Terani takes nothing for granted. Born in Tehran, Iran, during a time of unrest leading to the country’s revolution, she was left to die in the street just weeks after birth.

She spent the next two years in an overcrowded Iranian orphanage, where babies were sometimes kept five to a crib and the well-being of the boys was placed ahead of the girls. Her first piece of good fortune came when a Newbury Park couple on business in Iran adopted her and brought her to live in the United States.

Despite the love of her adopted father Nick, the young girl struggled to fit into her new life. She found solace in two places: animals and a soccer ball, which she’d kick around in the backyard with her two older brothers.

“Soccer is like this flower that blossomed out of a very sad childhood—that was all I ever had,” she says. “That was my sanctuary, either being with animals or out on the soccer field.”

It didn’t take long for Terani to figure out she could do things with a soccer ball that others couldn’t. She starred in club soccer and eventually at Westlake High School, but when the time came to pick a college, Terani took another route.

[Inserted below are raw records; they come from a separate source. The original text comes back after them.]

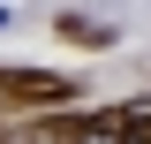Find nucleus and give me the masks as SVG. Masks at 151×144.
Wrapping results in <instances>:
<instances>
[{"label":"nucleus","instance_id":"obj_1","mask_svg":"<svg viewBox=\"0 0 151 144\" xmlns=\"http://www.w3.org/2000/svg\"><path fill=\"white\" fill-rule=\"evenodd\" d=\"M53 144H151V106L129 114H83V121H60Z\"/></svg>","mask_w":151,"mask_h":144},{"label":"nucleus","instance_id":"obj_2","mask_svg":"<svg viewBox=\"0 0 151 144\" xmlns=\"http://www.w3.org/2000/svg\"><path fill=\"white\" fill-rule=\"evenodd\" d=\"M0 99H45V106H68V84L60 76H0Z\"/></svg>","mask_w":151,"mask_h":144}]
</instances>
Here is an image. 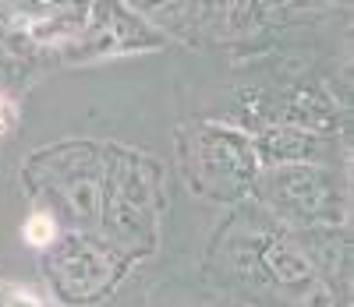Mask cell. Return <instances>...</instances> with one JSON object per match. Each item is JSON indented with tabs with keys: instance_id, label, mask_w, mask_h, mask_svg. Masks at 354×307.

She moved to Atlanta and spent the next seven years as a model, traveling the world and landing a few major gigs—including a spot in the Sports Illustrated Swimsuit Edition—but never feeling as if the profession truly suited her.

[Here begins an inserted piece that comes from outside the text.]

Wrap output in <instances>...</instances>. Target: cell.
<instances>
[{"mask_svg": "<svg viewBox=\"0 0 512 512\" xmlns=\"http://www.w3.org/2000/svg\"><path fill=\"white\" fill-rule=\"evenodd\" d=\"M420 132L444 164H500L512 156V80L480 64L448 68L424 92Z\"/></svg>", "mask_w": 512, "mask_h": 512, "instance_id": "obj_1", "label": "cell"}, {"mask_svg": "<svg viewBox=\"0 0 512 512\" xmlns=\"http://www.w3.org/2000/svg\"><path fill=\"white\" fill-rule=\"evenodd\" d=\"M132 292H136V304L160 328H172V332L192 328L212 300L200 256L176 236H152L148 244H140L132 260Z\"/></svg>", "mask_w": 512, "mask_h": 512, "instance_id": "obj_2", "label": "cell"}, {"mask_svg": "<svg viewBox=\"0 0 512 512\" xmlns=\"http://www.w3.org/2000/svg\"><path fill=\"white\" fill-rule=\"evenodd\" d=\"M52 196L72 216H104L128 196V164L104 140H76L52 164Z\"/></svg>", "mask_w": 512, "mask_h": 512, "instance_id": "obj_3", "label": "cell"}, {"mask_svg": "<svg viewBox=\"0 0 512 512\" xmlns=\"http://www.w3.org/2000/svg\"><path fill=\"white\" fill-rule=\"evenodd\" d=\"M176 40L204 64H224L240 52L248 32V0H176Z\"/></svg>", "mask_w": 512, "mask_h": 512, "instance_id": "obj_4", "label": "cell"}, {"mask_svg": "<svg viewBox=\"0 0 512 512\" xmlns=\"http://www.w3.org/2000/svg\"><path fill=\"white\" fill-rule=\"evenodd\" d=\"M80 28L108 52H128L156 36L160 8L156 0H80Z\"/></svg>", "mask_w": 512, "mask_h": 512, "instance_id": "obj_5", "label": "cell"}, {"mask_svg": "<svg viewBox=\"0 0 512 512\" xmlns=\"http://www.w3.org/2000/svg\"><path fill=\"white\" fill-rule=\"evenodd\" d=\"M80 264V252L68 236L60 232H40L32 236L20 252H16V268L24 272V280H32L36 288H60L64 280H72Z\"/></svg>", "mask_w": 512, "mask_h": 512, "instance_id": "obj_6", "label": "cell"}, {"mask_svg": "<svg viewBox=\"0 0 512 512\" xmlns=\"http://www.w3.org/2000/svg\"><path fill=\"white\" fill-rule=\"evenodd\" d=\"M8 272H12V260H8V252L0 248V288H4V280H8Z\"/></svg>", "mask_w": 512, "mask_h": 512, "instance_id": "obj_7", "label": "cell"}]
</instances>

When she found that path less than satisfying, she turned back to the game that had brought her so much happiness, eventually breaking five world records for ball control and going on to mentor and train thousands of kids around the nation and the globe.

Few recognize Terani’s passion for paying it forward as much as her students. Though most of her time these days is dedicated to running her nonprofit and promoting her DVD, she still finds time to train the occasional youngster in the fine art of ball control. Once a week for 30 minutes, Terani meets 13-year-old Lexi Kerner at Bowfield Park in Thousand Oaks. Though their time together is brief, the teen soccer player says it’s valuable.

“She helps me out with more than just soccer,” says Lexi, an eighth-grader. “Tasha can relate to me more than my other coaches.”

And she’s already picking up a few of Terani’s tricks.

“At soccer practice the other day I was juggling the ball and everyone was watching me, trying to keep me going,” Lexi says. “It’s fun. I’ve gotten up to 75 touches (without the ball hitting the ground).”

Terani accepted Lexi as a student after receiving a surprise call from Lexi’s father. Jay Kerner knows the world record holder from the time she spent training Lexi’s older sister, Jordan, 19, when she was a preteen.

“I think she’s amazing,” Kerner says of Terani. “Her passion for what she does and for her students is just amazing.” Often, when Lexi’s 30 minutes are up, Terani wants to keep working. “It’s not about the money for her,” Kerner says. “It’s about seeing her students succeed.”